BRADENTON, Fla. - A Bradenton family is sending a desperate plea for their 22-year-old soldier, missing from his base at Ft. Carson in Colorado Springs since March 17.
Classmates at Manatee High School, Mason Van Kuiken and his best friend, Will Vitiello, joined the U.S. Army together as soon they graduated.
Just months after finishing boot camp, Spc. Van Kuiken learned he'd soon deploy to Afghanistan.
"He said, 'I can do it. I'm a warrior. I can do it,'" his mother, Dru Love, remembered.
Van Kuiken's confidence helped calm Love's fears, but she says, his second deployment was different.
She remembers one mission specifically, when Van Kuiken spent 10 days in the mountains. During the day, he'd lay land mines. After sunset each night, the Taliban approached.
"It would glow and all night they would hear the screaming of these people," she said. "It was the first time in his life I remember him saying he was afraid."
When Van Kuiken, 22, returned for Christmas last year, the once happy prankster and loving husband wouldn't go outside to get mail without a gun.
One night, his wife, Lacey, found him huddled up in the shower, refusing to move. He feared sleeping in his bedroom and refused to wear his uniform.

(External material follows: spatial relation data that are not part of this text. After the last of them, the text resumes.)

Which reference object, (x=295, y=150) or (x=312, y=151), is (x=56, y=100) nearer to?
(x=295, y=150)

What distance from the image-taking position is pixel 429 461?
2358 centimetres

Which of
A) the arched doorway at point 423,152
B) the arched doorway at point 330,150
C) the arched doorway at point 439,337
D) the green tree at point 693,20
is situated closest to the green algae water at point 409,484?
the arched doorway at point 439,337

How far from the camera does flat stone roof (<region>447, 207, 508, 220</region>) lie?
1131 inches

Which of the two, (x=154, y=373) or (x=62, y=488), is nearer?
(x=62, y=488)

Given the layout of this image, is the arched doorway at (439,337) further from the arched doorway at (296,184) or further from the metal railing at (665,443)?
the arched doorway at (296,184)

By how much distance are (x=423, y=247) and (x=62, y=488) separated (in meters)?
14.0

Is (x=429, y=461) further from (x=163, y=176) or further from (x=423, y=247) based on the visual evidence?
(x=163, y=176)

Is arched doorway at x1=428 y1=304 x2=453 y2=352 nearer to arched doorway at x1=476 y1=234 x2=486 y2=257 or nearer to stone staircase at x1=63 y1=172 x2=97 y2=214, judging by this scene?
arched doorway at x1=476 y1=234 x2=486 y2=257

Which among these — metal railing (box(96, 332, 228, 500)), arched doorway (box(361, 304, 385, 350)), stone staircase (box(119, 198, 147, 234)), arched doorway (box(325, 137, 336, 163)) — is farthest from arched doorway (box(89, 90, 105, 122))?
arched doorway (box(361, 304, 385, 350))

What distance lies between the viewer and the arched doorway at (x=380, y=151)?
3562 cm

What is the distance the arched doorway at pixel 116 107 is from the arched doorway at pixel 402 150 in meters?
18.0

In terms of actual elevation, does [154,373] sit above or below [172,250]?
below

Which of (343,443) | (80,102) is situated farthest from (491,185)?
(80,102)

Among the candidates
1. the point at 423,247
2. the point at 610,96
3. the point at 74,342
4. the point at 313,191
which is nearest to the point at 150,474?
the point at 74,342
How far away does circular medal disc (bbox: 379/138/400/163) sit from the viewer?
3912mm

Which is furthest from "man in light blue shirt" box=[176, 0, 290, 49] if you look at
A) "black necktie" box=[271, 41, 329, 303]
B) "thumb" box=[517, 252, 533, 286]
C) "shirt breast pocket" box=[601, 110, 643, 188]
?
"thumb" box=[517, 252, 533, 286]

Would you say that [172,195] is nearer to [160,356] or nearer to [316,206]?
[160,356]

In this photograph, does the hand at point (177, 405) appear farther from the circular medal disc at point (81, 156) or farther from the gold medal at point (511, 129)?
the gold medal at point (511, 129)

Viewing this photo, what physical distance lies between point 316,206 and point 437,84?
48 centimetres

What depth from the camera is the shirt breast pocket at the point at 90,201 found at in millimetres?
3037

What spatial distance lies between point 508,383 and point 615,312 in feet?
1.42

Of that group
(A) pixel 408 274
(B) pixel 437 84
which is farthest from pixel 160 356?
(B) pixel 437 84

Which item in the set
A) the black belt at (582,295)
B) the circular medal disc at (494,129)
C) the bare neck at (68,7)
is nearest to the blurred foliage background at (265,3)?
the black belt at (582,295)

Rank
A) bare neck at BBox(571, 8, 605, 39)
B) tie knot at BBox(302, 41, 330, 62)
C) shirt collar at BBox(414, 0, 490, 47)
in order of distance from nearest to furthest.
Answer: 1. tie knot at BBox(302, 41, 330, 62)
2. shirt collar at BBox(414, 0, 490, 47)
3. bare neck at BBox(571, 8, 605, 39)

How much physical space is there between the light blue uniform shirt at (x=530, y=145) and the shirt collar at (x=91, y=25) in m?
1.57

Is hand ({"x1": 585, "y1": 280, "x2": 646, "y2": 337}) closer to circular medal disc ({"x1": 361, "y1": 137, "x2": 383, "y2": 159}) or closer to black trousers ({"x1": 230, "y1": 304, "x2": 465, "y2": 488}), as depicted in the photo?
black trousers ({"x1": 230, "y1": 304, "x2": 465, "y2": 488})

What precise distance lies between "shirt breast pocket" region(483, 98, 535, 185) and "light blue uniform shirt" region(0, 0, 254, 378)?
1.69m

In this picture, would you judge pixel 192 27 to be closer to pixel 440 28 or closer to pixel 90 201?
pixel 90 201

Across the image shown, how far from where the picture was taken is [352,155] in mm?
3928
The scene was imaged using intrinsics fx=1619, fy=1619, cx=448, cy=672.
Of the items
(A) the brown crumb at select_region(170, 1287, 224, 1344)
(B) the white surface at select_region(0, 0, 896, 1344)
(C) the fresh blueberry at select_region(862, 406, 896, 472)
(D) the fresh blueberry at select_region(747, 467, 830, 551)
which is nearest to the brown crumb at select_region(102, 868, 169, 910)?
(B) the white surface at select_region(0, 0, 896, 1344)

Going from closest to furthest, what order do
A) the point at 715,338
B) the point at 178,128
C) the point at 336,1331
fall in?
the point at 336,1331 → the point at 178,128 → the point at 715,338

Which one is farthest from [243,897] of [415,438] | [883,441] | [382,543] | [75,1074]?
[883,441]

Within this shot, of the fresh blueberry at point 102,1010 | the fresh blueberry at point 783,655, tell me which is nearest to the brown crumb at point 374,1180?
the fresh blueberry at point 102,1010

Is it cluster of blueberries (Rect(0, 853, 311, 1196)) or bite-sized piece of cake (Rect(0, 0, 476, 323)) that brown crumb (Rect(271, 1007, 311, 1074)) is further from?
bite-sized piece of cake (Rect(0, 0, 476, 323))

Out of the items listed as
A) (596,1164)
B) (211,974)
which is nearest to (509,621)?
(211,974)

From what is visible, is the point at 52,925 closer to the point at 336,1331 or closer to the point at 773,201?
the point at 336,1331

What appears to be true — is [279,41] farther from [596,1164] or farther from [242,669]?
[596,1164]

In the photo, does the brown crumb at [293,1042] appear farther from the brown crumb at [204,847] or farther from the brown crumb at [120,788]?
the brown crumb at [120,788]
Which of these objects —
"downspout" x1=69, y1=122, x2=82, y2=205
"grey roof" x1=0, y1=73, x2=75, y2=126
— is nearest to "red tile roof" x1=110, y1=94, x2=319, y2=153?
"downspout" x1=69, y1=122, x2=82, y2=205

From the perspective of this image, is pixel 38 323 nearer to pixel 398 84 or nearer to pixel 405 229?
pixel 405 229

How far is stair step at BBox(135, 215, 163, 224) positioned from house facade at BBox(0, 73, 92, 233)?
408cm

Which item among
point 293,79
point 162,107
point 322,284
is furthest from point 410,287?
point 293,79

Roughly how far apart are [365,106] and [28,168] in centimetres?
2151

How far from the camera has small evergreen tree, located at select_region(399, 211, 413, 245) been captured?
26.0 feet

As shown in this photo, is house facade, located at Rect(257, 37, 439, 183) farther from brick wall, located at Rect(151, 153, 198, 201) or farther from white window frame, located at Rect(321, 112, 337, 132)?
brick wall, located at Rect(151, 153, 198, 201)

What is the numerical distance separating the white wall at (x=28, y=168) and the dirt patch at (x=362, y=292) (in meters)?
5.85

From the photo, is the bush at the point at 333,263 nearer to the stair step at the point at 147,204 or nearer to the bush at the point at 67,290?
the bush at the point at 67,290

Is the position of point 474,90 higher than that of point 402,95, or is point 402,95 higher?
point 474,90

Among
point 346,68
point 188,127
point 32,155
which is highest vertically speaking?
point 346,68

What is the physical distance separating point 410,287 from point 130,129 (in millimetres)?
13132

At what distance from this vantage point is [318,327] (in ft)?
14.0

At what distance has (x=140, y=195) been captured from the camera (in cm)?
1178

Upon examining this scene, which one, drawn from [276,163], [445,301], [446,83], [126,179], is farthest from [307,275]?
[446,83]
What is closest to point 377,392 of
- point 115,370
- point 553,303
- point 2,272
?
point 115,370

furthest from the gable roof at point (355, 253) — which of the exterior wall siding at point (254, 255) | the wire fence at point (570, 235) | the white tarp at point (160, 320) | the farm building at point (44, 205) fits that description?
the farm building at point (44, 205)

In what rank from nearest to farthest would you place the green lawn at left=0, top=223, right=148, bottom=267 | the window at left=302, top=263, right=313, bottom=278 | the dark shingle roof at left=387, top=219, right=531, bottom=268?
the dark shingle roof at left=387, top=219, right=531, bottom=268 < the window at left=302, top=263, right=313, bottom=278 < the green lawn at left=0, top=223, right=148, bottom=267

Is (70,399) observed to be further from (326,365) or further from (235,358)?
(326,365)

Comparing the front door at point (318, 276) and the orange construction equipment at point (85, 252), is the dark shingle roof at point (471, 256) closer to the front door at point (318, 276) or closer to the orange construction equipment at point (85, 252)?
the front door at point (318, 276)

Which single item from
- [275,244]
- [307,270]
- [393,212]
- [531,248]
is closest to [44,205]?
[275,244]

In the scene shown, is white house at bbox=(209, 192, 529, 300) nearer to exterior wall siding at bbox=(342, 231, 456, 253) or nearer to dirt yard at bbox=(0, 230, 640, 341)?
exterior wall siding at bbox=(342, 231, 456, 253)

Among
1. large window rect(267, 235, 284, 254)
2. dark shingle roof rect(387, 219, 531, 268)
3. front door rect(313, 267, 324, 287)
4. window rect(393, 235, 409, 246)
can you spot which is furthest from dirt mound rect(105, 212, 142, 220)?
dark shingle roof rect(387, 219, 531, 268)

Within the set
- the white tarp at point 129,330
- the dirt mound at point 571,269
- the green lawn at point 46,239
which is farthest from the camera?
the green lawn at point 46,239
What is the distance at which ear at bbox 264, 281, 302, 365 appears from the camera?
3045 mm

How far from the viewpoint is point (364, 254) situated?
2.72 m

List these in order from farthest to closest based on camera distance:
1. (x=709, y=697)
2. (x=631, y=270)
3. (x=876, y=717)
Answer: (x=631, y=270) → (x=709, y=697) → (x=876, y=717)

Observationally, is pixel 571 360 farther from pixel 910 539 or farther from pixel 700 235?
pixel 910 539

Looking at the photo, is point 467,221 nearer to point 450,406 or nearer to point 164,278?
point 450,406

"He just said, 'I can't. When I wear my uniform, people talk to me and I just don't want to talk about it,'" Love said.
According to Love, Ft. Carson placed Van Kuiken on PTSD watch. He spent several days painting barracks until he took an unauthorized trip to visit Vitiello at Ft. Hood. On his return, a deputy arrested him during a traffic stop, discovering assault weapons in his trunk.
Van Kuiken was last seen by a bail bondsman's employee buying a bus ticket back to Colorado and disappeared.
"We just want him home. We want to know that he's safe," Love cried.
Van Kuiken never admitted to PTSD, even though 10-20% of today's combat vets suffer from it. His mother, however, has no doubt that war drove her son's disappearance.
Today, his 2nd wedding anniversary, Van Kuiken is considered AWOL.
He may face a court martial and lose all of his benefits, even if his family still calls him a hero.
"Sometimes these soldiers just fall off. Well, somebody needs to catch them," Love said. "He could've done anything and he didn't. He went and he served."